J’étais à la ville avec ma mère ce jour-là, Monsieur, et quand nous voulûmes repartir une heure après dîner, des gendarmes postés près des dernières maisons nous firent rebrousser chemin avec défense de partir avant l’exécution. Il y avait, paraît-il, de ces patrouilles sur toutes les routes autour de la ville, car on voulait frapper l’esprit de la population par un exemple.

Aussi bien la révolte était étouffée et, à partir de ce jour, presque tous les réfractaires firent leur soumission l’un après l’autre.

Voilà, Monsieur, le premier épisode de guerre auquel j’ai assisté. Depuis, j’ai vu plus d’une bataille, enterré plus d’un soldat au champ d’honneur, mais ni la campagne de Crimée, ni celle de la Loire m’ont fait oublier le sergent Sorel, la fusillade de la Courte Branche et la guillotine qui trancha le dénouement de cette affaire sur le champ de foire de Josselin.

Le vieux garde tout songeur vida sa pipe de deux ou trois coups secs du fourneau sur l’extrémité de son gros soulier, pendant que je le remerciais de son récit.

Je l’accompagnais ensuite sur le chemin de sa demeure et, avant de le quitter, je lui fis cadeau de la baïonnette rouillée dont il paraissait avoir une forte envie.

Puis je m’en allais tout seul en me remémorant le drame de la Courte Branche, et le désir me vint d’écrire la leçon d’histoire locale du vieux garde telle qu’il me l’avait contée.  »

Pour en savoir plus :
Il y a d’innombrables ouvrages consacrés à la Chouannerie.

Contentons nous du livre de Roger Dupuy (de la Faculté de Rennes) « les Chouans » (Hachette. Paris. 1997) qui donne une vue d’ensemble des différents épisodes de la Chouannerie bretonne.

Pour une approche plus générale des révoltes paysannes, le petit livre de Yves Marie Bercé « Croquants et nu-pieds – les soulèvements paysans en France du XVIème au XIXème siècle » donne un éclairage nouveau sur l’enjeu de ces « révoltes sans espoir ». (Gallimard – Folio histoire. Paris. 1991).

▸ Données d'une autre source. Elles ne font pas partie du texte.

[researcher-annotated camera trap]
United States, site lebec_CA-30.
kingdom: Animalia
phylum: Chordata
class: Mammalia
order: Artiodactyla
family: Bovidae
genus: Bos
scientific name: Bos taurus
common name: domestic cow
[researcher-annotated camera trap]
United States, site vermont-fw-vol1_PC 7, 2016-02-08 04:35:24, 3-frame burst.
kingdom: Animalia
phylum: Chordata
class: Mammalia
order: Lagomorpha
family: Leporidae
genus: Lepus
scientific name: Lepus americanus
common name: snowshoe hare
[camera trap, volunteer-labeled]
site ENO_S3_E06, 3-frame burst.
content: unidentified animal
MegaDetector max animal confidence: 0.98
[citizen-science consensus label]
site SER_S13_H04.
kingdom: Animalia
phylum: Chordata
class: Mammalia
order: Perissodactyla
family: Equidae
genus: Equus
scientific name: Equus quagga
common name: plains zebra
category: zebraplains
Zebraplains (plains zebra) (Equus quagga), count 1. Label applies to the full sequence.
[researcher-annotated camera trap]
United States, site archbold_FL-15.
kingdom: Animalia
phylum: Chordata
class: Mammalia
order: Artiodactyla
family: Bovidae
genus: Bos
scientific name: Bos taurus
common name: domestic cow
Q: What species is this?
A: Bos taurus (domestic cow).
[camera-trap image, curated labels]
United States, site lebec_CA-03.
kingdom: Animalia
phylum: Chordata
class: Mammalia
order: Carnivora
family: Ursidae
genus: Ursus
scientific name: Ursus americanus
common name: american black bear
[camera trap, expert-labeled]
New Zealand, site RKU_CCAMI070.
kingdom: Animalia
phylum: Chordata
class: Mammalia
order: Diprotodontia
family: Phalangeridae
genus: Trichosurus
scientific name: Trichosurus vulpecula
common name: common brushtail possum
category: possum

Pour aborder de manière plus ludique l’épisode des révoltes au moment de la Monarchie de Juillet, je vous conseille le roman de Michel Ragon « la louve de Mervent » (Albin Michel. Paris. 1985). L’histoire se passe en Vendée mais la problématique de son héros Tête de Loup s’apparente bien à celle des réfractaires de la forêt de Lanouée.